The raised moving platform, dubbed "TayRoomba" or "Tayoomba" by Swift's fans, suffered a malfunction at the final New Orleans show of the Eras Tour on October 27, 2024. The platform was supposed to move toward Swift's backup dancers after she sang the line "But what if they did" during the first chorus, but remained stationary. Swift continued singing as she dismounted the platform to stand in the center of a circle formed by her backup dancers, before walking across the stage and performing new choreography with them. Some media publications, as well as Swift's fans, praised how Swift and the backup dancers handled the situation and seamlessly performed as if it were planned. Julia Guilbeau from The Times-Picayune/The New Orleans Advocate lauded how she managed "to still deliver an emotional performance" without "miss[ing] a beat".

== Personnel ==
Credits are adapted from the liner notes of The Tortured Poets Department.
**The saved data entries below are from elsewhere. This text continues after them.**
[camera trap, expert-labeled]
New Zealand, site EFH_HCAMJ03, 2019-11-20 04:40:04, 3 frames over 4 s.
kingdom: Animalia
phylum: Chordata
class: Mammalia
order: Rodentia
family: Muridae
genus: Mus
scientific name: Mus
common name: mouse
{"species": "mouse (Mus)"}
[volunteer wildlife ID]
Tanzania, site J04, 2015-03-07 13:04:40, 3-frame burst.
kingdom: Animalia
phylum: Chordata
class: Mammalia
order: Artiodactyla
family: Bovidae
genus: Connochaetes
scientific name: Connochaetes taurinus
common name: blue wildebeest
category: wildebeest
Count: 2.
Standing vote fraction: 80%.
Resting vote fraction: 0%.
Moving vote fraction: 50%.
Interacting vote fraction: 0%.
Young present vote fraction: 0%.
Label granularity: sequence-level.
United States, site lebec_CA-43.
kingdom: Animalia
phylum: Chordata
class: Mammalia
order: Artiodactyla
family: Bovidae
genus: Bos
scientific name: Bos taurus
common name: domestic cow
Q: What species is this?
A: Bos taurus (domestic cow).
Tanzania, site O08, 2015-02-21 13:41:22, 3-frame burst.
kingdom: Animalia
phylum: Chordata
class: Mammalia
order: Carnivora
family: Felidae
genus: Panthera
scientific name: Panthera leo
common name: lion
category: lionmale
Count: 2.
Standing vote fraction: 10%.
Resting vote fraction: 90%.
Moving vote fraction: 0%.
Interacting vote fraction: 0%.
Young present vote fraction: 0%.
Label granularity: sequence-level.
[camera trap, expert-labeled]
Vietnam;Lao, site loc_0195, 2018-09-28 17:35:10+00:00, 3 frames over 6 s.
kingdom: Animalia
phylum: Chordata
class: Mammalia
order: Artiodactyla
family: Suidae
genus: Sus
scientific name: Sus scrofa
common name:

- Taylor Swift – vocals, songwriter, producer
- Jack Antonoff – producer, programming, drums, Juno, Moog, bass, electric guitar, piano, M1, Mellotron, cello
- Sean Hutchinson – drums, engineering
- Michael Riddleberger – percussion, engineering
- Evan Smith – synthesizer, engineering
- Zem Audu – synthesizer, engineering
- Mikey Freedom Hart – synthesizer, engineering
- Aaron Dessner – piano
- Laura Sisk – engineering
- Oli Jacobs – engineering
- Joey Miller – engineering
- Jonathan Low – engineering
- Jack Manning – – engineering assistance
- Jon Sher – engineering assistance
- Jesse Solon Snider – engineering assistance
- Joe Caldwell – engineering assistance
- Serban Ghenea – mixing
- Bryce Bordone – mix engineering
- Randy Merrill – mastering

== Charts ==

| Chart (2024) | Peak position |
|---|---|
| Argentina Hot 100 (Billboard) | 85 |
| Australia (ARIA) | 9 |
| Brazil Hot 100 (Billboard) | 60 |
| Canada Hot 100 (Billboard) | 10 |
| Czech Republic Singles Digital (ČNS IFPI) | 44 |
| Denmark (Tracklisten) | 31 |
| France (SNEP) | 90 |
| Global 200 (Billboard) | 9 |
| Greece International (IFPI) | 16 |
| Lithuania (AGATA) | 55 |
| Luxembourg (Billboard) | 23 |
| New Zealand (Recorded Music NZ) | 10 |
| Norway (VG-lista) | 38 |
| Philippines (Billboard) | 20 |
| Poland (Polish Streaming Top 100) | 76 |
| Portugal (AFP) | 22 |
| Singapore (RIAS) | 14 |
| Spain (Promusicae) | 70 |
| Sweden (Sverigetopplistan) | 39 |
| Swiss Streaming (Schweizer Hitparade) | 23 |
| UK Singles (Official Charts) | 85 |
| US Billboard Hot 100 | 9 |

== Certifications ==

Certifications for "Who's Afraid of Little Old Me?"
| Region | Certification | Certified units/sales |
| Australia (ARIA) | Platinum | 70,000^{‡} |
| Brazil (Pro-Música Brasil) | 3× Platinum | 120,000^{‡} |
| New Zealand (RMNZ) | Platinum | 30,000^{‡} |
| United Kingdom (BPI) | Gold | 400,000^{‡} |
^{‡} Sales+streaming figures based on certification alone.